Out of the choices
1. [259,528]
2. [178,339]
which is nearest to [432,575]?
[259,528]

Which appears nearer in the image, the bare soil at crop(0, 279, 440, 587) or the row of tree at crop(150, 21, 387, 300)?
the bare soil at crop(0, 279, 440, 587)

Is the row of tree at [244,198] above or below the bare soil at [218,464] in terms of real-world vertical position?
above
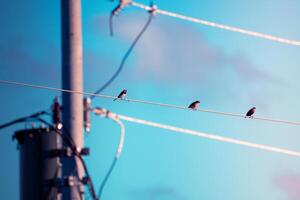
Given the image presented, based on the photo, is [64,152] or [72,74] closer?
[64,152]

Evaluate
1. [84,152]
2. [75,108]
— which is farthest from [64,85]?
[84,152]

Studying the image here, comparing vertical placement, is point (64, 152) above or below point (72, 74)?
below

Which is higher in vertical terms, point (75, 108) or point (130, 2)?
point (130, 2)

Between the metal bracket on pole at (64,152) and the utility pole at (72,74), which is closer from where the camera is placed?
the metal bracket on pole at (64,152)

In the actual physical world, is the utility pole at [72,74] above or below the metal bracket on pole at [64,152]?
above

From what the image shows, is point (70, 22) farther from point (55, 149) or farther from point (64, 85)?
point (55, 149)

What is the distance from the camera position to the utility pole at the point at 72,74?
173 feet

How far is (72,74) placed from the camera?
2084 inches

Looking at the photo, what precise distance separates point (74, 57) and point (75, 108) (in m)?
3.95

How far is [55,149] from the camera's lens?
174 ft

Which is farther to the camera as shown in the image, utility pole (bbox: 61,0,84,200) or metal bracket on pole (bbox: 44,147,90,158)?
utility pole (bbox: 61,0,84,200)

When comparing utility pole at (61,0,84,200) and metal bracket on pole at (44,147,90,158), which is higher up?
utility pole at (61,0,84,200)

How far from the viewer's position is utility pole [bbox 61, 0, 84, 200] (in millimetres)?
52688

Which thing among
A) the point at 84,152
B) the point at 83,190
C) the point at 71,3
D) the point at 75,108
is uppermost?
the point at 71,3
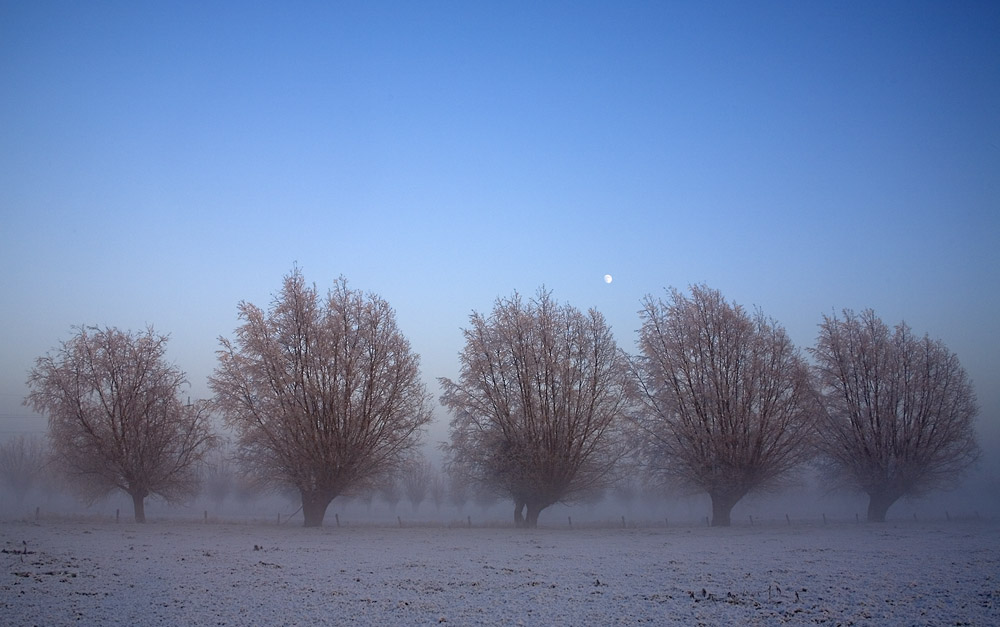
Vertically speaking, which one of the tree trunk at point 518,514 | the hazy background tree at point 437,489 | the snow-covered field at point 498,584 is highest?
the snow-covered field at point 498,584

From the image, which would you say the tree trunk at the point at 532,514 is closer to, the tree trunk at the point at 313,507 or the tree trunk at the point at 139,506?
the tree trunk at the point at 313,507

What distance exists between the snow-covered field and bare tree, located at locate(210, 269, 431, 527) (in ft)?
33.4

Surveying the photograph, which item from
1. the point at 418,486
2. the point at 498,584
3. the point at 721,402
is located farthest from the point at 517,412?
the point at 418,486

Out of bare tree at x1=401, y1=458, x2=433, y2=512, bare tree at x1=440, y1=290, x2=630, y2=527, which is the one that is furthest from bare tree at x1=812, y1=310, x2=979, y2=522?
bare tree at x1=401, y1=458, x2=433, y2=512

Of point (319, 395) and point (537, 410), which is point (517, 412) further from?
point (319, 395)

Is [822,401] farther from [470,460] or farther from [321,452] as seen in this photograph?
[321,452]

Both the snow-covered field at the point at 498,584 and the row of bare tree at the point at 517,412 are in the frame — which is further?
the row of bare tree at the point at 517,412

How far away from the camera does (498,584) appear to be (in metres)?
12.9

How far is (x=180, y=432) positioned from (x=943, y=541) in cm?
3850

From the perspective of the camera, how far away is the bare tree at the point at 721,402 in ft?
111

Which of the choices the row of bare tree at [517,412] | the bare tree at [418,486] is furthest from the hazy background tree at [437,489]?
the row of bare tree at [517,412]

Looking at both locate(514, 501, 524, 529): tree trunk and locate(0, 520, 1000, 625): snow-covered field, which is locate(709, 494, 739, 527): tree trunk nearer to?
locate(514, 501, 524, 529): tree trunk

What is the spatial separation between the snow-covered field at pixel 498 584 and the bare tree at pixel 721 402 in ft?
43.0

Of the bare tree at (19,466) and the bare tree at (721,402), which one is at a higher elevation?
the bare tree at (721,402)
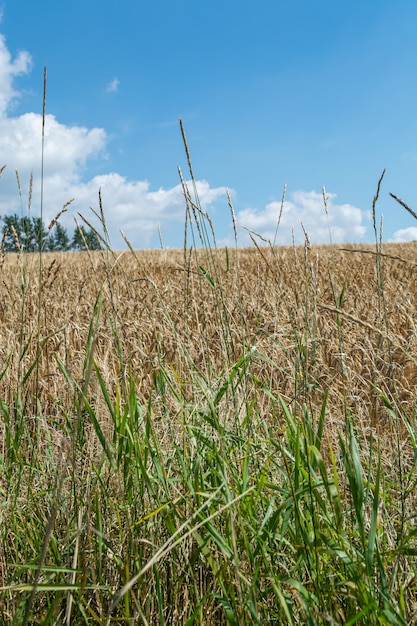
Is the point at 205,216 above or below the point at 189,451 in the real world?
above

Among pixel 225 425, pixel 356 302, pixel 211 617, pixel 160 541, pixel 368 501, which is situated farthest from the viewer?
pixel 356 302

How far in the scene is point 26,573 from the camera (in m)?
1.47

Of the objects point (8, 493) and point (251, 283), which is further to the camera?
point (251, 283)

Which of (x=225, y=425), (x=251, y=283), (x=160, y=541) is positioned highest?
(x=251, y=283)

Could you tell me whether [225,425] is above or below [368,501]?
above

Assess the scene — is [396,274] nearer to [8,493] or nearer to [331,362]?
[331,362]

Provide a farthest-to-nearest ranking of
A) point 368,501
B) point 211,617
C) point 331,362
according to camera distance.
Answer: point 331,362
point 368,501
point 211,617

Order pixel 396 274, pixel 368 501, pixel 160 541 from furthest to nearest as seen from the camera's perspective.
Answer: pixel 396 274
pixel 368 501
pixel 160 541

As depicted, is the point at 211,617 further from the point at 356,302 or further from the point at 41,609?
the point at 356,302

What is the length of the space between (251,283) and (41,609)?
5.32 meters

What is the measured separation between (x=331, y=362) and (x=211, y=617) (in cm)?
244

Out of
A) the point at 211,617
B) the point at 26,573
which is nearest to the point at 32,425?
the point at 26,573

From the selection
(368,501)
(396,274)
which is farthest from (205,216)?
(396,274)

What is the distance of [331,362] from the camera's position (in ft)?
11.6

----

_Given problem_. Copy all the records above exactly, but leave out the pictures.

_Task result_.
Out of the choices
1. [259,528]
2. [178,339]
which is nearest to [432,575]?
[259,528]

Which appears nearer in the image, the bare soil at crop(0, 279, 440, 587) or the row of tree at crop(150, 21, 387, 300)?
the bare soil at crop(0, 279, 440, 587)

Is the row of tree at [244,198] above or below the bare soil at [218,464] in terms of real-world vertical position?
above
Given the image presented, based on the photo, is [64,152] or [72,74] closer?
[64,152]

Evaluate
1. [84,152]
2. [75,108]
— which is farthest from [64,85]?
[84,152]

Studying the image here, comparing vertical placement, is point (64, 152) above or below point (72, 74)?
below

Which is higher in vertical terms, point (75, 108) or point (130, 2)?
point (130, 2)

Between the metal bracket on pole at (64,152) and the utility pole at (72,74), which is closer from where the camera is placed?
the metal bracket on pole at (64,152)

In the actual physical world, is the utility pole at [72,74] above or below the metal bracket on pole at [64,152]?
above

From what the image shows, is point (70, 22) farther from point (55, 149) or farther from point (64, 85)?
point (55, 149)

What is the distance from the camera position to the utility pole at the point at 72,74?
173 feet

How far is (72,74) placed from the camera?
2084 inches

Looking at the photo, what precise distance separates point (74, 57) and point (75, 108) (in m)?
3.95

How far is [55,149] from the camera's lens?
174 ft

Which is farther to the camera as shown in the image, utility pole (bbox: 61,0,84,200) or metal bracket on pole (bbox: 44,147,90,158)?
utility pole (bbox: 61,0,84,200)

When comparing utility pole at (61,0,84,200) and metal bracket on pole at (44,147,90,158), which is higher up?
utility pole at (61,0,84,200)

How far from the viewer's position is utility pole [bbox 61, 0, 84, 200] (in millimetres)?
52688

Which thing among
A) the point at 84,152
B) the point at 83,190
C) the point at 71,3
D) the point at 75,108
is uppermost?
the point at 71,3
Vertically speaking, which one of the tree trunk at point 518,514 | the hazy background tree at point 437,489 | the snow-covered field at point 498,584 is highest?
the snow-covered field at point 498,584

From the image, which would you say the tree trunk at the point at 532,514 is closer to, the tree trunk at the point at 313,507 or the tree trunk at the point at 139,506?
the tree trunk at the point at 313,507

What distance exists between the snow-covered field and bare tree, located at locate(210, 269, 431, 527) (in ft)?
33.4

Surveying the photograph, which item from
1. the point at 418,486
2. the point at 498,584
3. the point at 721,402
is located farthest from the point at 517,412?
the point at 418,486

Out of bare tree at x1=401, y1=458, x2=433, y2=512, bare tree at x1=440, y1=290, x2=630, y2=527, which is the one that is furthest from bare tree at x1=812, y1=310, x2=979, y2=522?
bare tree at x1=401, y1=458, x2=433, y2=512

Of point (319, 395) and point (537, 410), which is point (517, 412) further from?
point (319, 395)

Is [822,401] farther from [470,460] or farther from [321,452] as seen in this photograph?
[321,452]

Both the snow-covered field at the point at 498,584 and the row of bare tree at the point at 517,412 are in the frame — which is further?
the row of bare tree at the point at 517,412

How far away from the camera does (498,584) appear to be (in metres)?
12.9

How far is (x=180, y=432) positioned from (x=943, y=541) in cm?
3850

From the perspective of the camera, how far away is the bare tree at the point at 721,402 in ft?
111

Which of the choices the row of bare tree at [517,412] | the bare tree at [418,486] is furthest from the hazy background tree at [437,489]?
the row of bare tree at [517,412]

Looking at both locate(514, 501, 524, 529): tree trunk and locate(0, 520, 1000, 625): snow-covered field, which is locate(709, 494, 739, 527): tree trunk nearer to?
locate(514, 501, 524, 529): tree trunk

What is the spatial separation between the snow-covered field at pixel 498 584 and the bare tree at pixel 721 402 in ft?
43.0

Of the bare tree at (19,466) and the bare tree at (721,402), which one is at a higher elevation?
the bare tree at (721,402)
Is the point at 205,216 above or below the point at 189,451 in the real world?
above

Among pixel 225 425, pixel 356 302, pixel 211 617, pixel 160 541, pixel 368 501, which is situated farthest from the viewer?
pixel 356 302

How far in the scene is point 26,573 from the camera (in m)?
1.47

Of the objects point (8, 493) and point (251, 283), which is further to the camera?
point (251, 283)

Which of (x=225, y=425), (x=251, y=283), (x=160, y=541) is positioned highest?
(x=251, y=283)

Could you tell me whether [225,425] is above or below [368,501]?
above

Assess the scene — is [396,274] nearer to [8,493] or nearer to [331,362]?
[331,362]

Provide a farthest-to-nearest ranking of
A) point 368,501
B) point 211,617
C) point 331,362
according to camera distance.
Answer: point 331,362
point 368,501
point 211,617

Order pixel 396 274, pixel 368 501, pixel 160 541 from furthest to nearest as seen from the camera's perspective.
Answer: pixel 396 274
pixel 368 501
pixel 160 541

As depicted, is the point at 211,617 further from the point at 356,302 or further from the point at 41,609?
the point at 356,302

What is the length of the space between (251,283) and (41,609)?
5.32 meters

What is the measured separation between (x=331, y=362) and (x=211, y=617) (in cm)?
244

Out of
A) the point at 211,617
B) the point at 26,573
which is nearest to the point at 32,425?
the point at 26,573

From the selection
(368,501)
(396,274)
which is farthest from (205,216)?
(396,274)

What is the distance of [331,362] from the camera's position (in ft)?
11.6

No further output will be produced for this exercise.